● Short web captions

+++

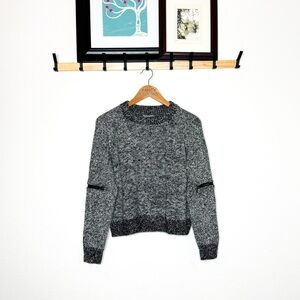 Universal Thread Black & White Knit Cropped Sweater Mock Neck | Women’s XL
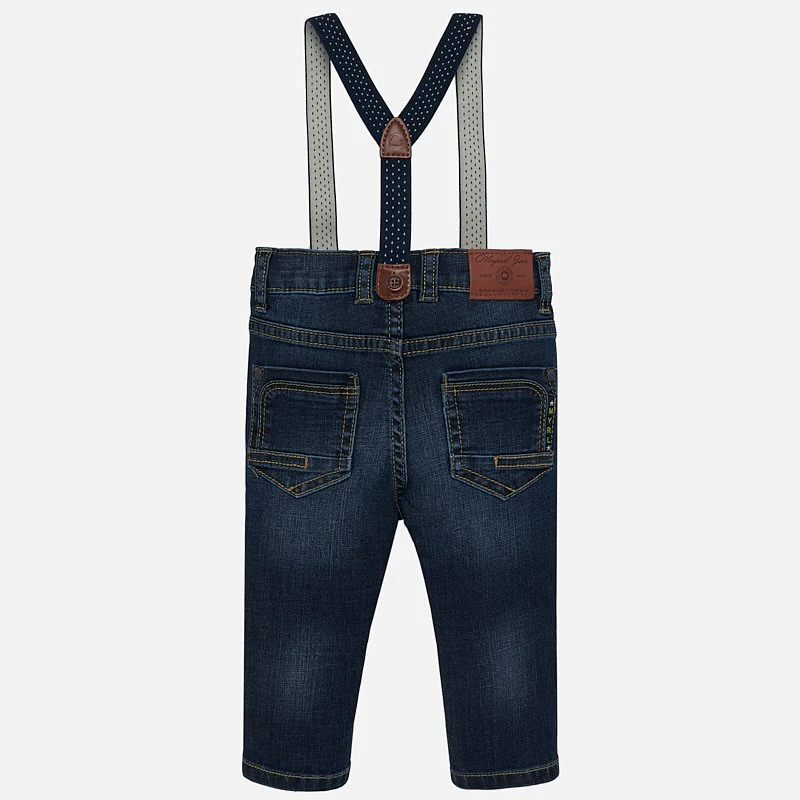 Dark Denim Jeans With Suspenders - Image 3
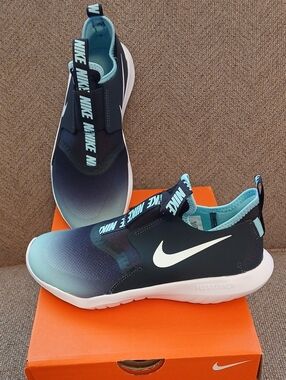 NIB Nike Flex Runner (GS) Kid's Sneakers, Dark Grey, Aqua Slip Ons, Sz 3.5 Youth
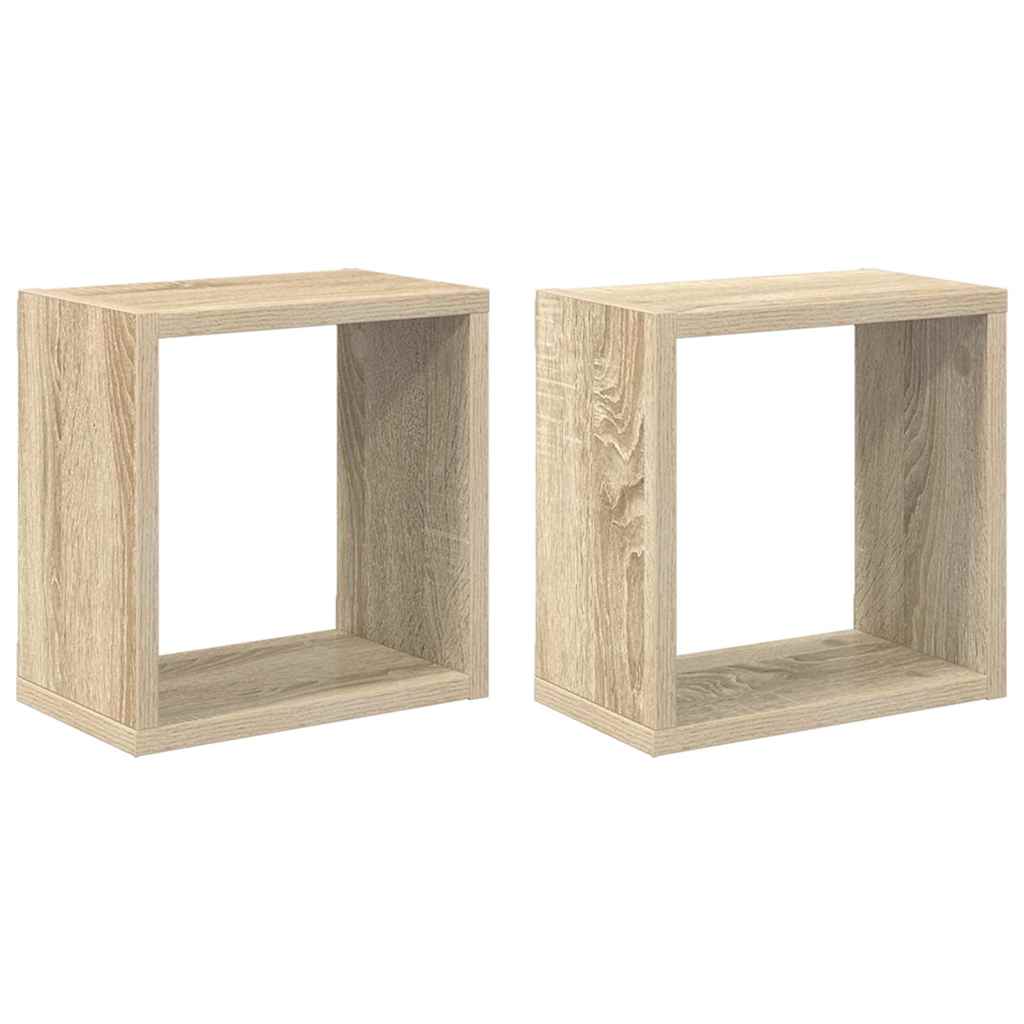 2 db sonoma-tölgyszínű forgácslap fali kockapolc 26x15x26 cm
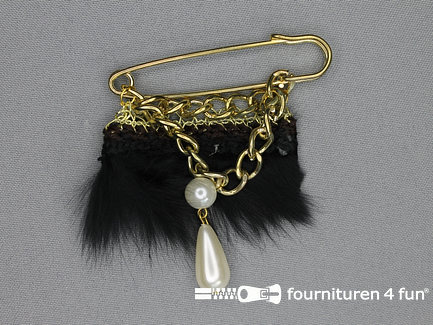Kiltspeld corsage 60mm bont goud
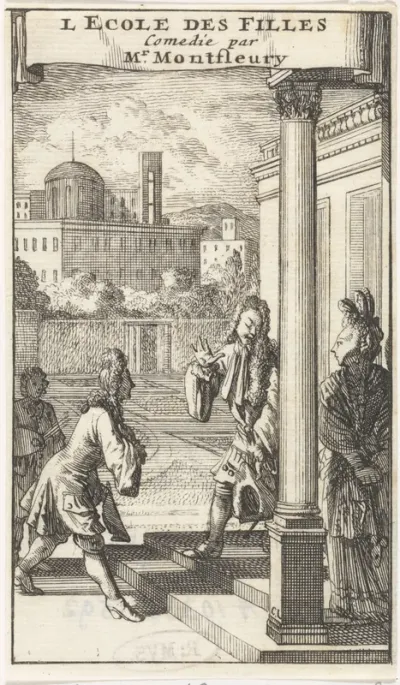 Titelpagina voor het toneelstuk L'Ecole des Filles' van A.J. Montfleury, 1698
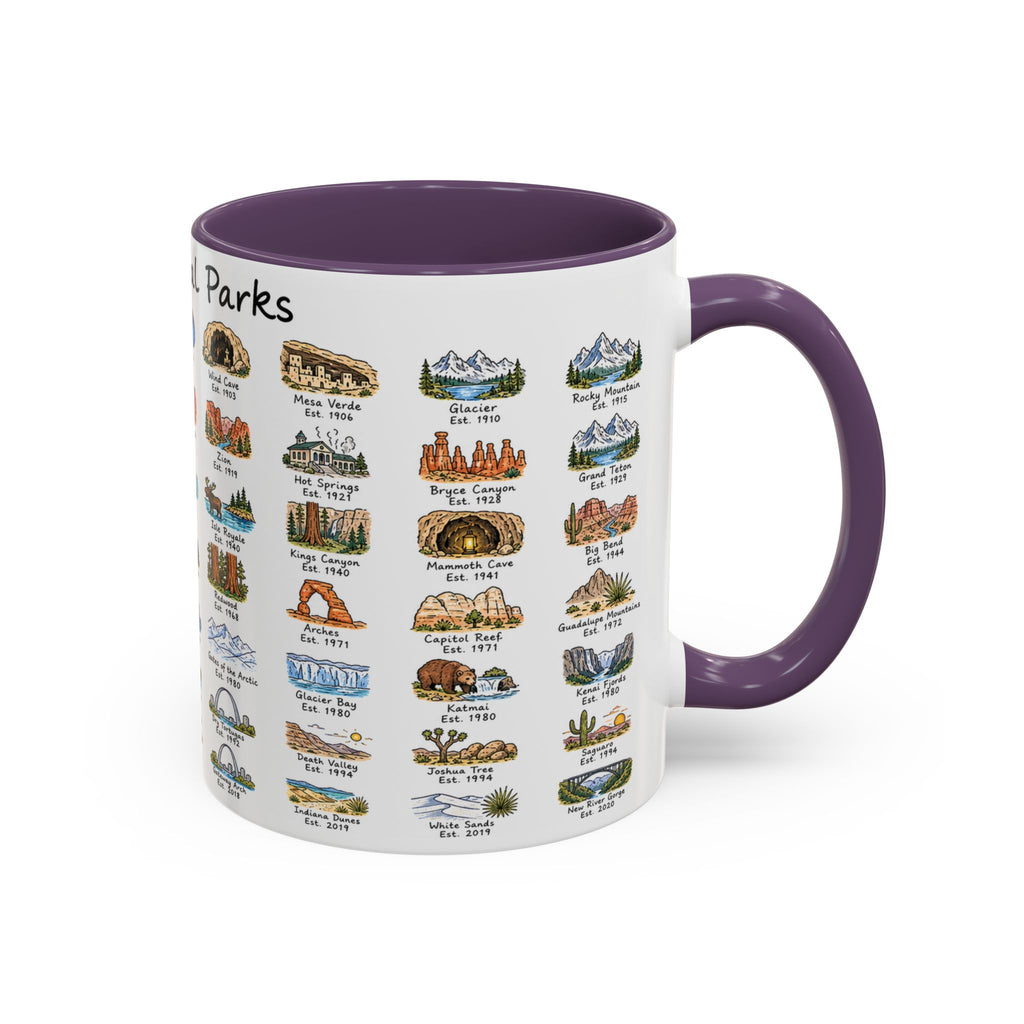63 National Parks Mug | U.S. Parks Coffee Cup | Park Bucket List Gift | Road Trip Hiking Camping Souvenir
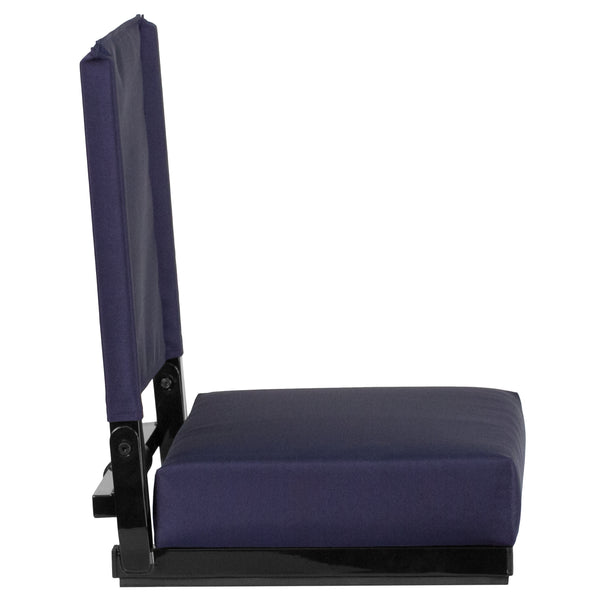 Navy |#| 500 lb. Rated Lightweight Stadium Chair-Handle-Padded Seat, Navy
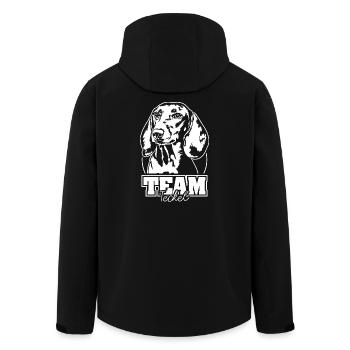 TEAM Teckel Hund Hunde Wilsigns - Recycelte Männer Softshell-Jacke von Stanley/Stella - Schwarz - Hinten - AI Model Male 185 light (185cm)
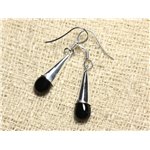 BO216 - Boucles d'Oreilles Argent massif 925 et Pierre Onyx Gouttes 24mm 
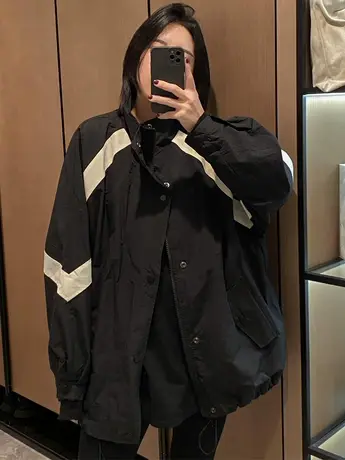 宽松休闲慵懒风棒球服外套女2023春秋新款冲锋衣韩版黑色风衣上衣图片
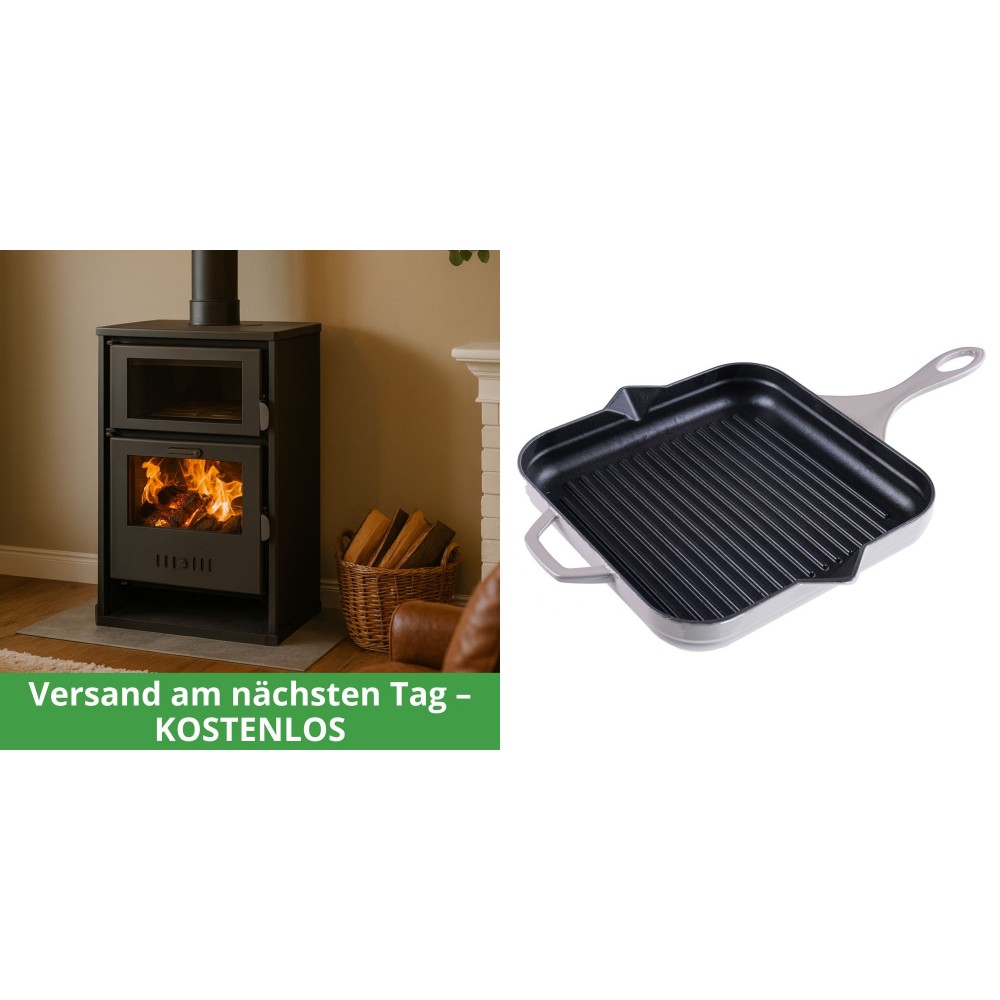 Set Kaminofen, Holzofen Wasserführend mit Backfach Balkan Energy, Modell Suzana, 11.6kW - 17.5kW + Emaillierte grillpfanne Gusseisen Solagio, Ivory, 28x28cm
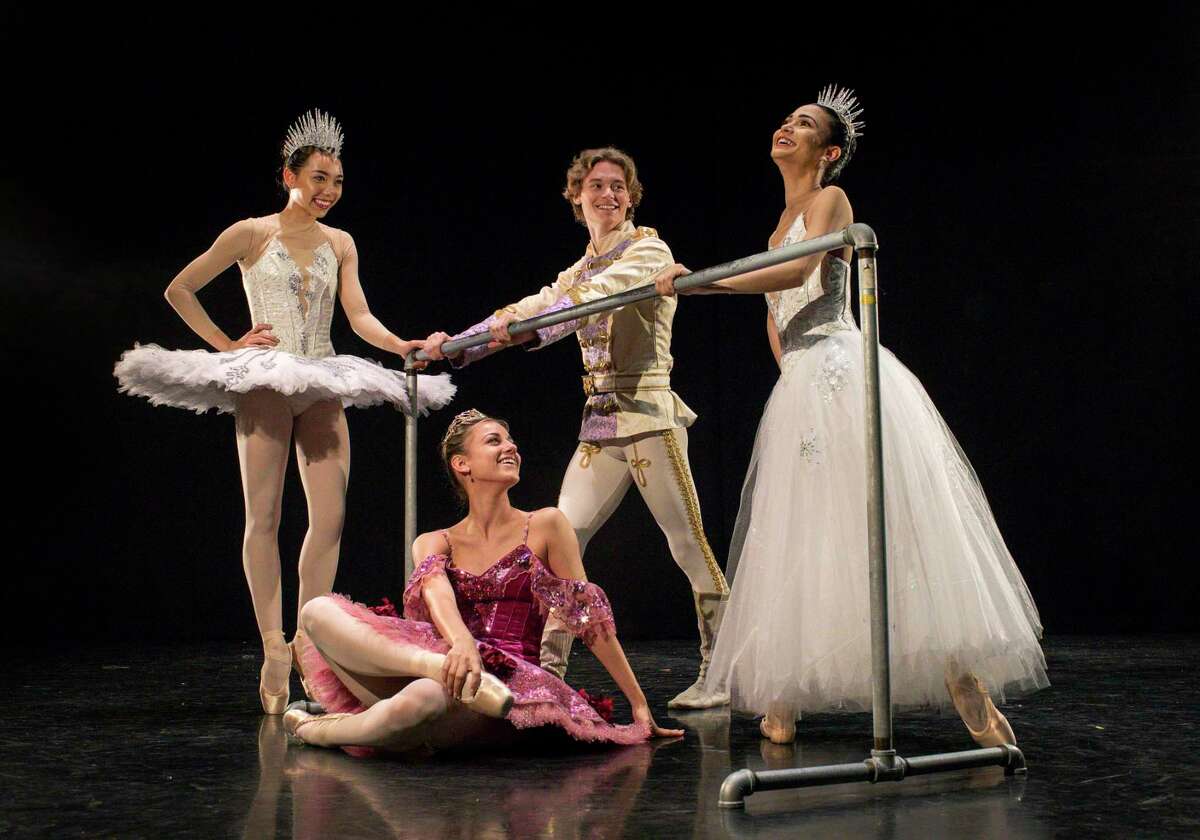 McKhayla Pettingill, from left, Tyler Donatelli, Chandler Dalton and Gretel Batista share a light moment during a portrait session at the Houston Ballet Center for Dance on Thursday, Nov. 21, 2019, in Houston. The four dancers will have prominent roles in Houston Ballet's "The Nutcracker" for the first time this year.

+++

In the rows starting at the first one and ending at the one containing "Navy |#| 500", substitute "Tumbler" for "Mug" and give those rows again with everything else unchanged. Leave the pictures out.

● Answer below
 Universal Thread Black & White Knit Cropped Sweater Mock Neck | Women’s XL
 Dark Denim Jeans With Suspenders - Image 3
 NIB Nike Flex Runner (GS) Kid's Sneakers, Dark Grey, Aqua Slip Ons, Sz 3.5 Youth
 2 db sonoma-tölgyszínű forgácslap fali kockapolc 26x15x26 cm
Kiltspeld corsage 60mm bont goud
 Titelpagina voor het toneelstuk L'Ecole des Filles' van A.J. Montfleury, 1698
63 National Parks Tumbler | U.S. Parks Coffee Cup | Park Bucket List Gift | Road Trip Hiking Camping Souvenir
 Navy |#| 500 lb. Rated Lightweight Stadium Chair-Handle-Padded Seat, Navy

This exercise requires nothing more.